Sightseeing during an atomic bombing is unwise; it may destroy the sight of anyone who is otherwise safe from the heat and blast. This is the warning of Ophthalmologist Heinrich W. Rose and Biophysicist Konrad Buettner, who looked into the matter at the Air Force School of Aviation Medicine.

In the case of a “nominal” (Nagasaki-type) atomic bomb, the heat cooks the skin up to two miles away. But if a person happens to be looking at the detonation, he will certainly be blinded permanently at more than four miles away, and even at a greater distance his eyesight will be seriously damaged.

The cause is a simple optical principle. The burning effect of the bomb’s heat on exposed skin diminishes as the square of the distance (twice as far away, it is one-fourth as strong). But the eye is a lens that concentrates heat and light in a spot on the retina. As distances increase, the spot grows smaller but remains as bright. At four miles away, a nuclear fireball 90 feet across forms a brilliant spot on the retina 1/300th of an inch in diameter. This is larger than the fovea centralis, the part of the retina that is used in accurate vision.

At four miles, enough heat will be concentrated on this area to cook the tissue, which will turn to something like hard-boiled white of egg. The immediate effect will be a large blind spot. Then, as inflammation spreads, the eye will lose its sight entirely. At night, when the pupil is wide open, blinding will occur at 25 miles or more.

If the atomic sightseer happens to be looking to one side of the fireball, his blind spot will not cover the center of his visual field, and the blindness is less likely to be permanent. But even off-center views of the bomb will make him partially or temporarily blind.

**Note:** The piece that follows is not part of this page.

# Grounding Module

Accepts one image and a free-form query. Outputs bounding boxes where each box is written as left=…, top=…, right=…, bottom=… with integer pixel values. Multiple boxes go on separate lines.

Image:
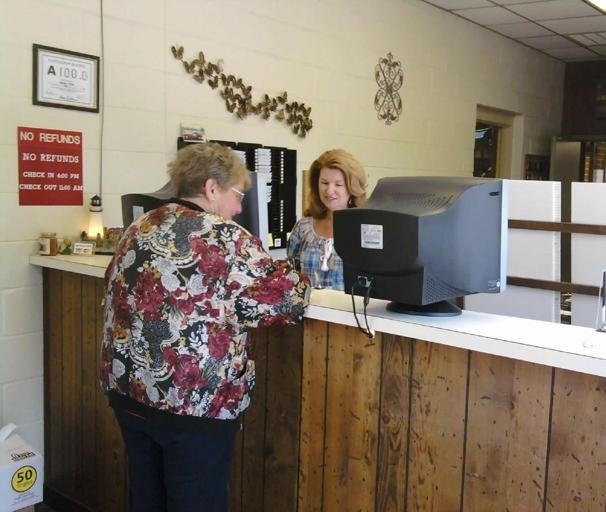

No count was made of people blinded at Hiroshima and Nagasaki; perhaps few people were looking into the sky at the right moment. If modern bombs attract more sightseers, they will blind them at greater distances than four miles, for they are far brighter than the nominal bombs were. Hydrogen bombs, say Drs. Rose and Buettner, will probably blind from as far away as they can be seen at all.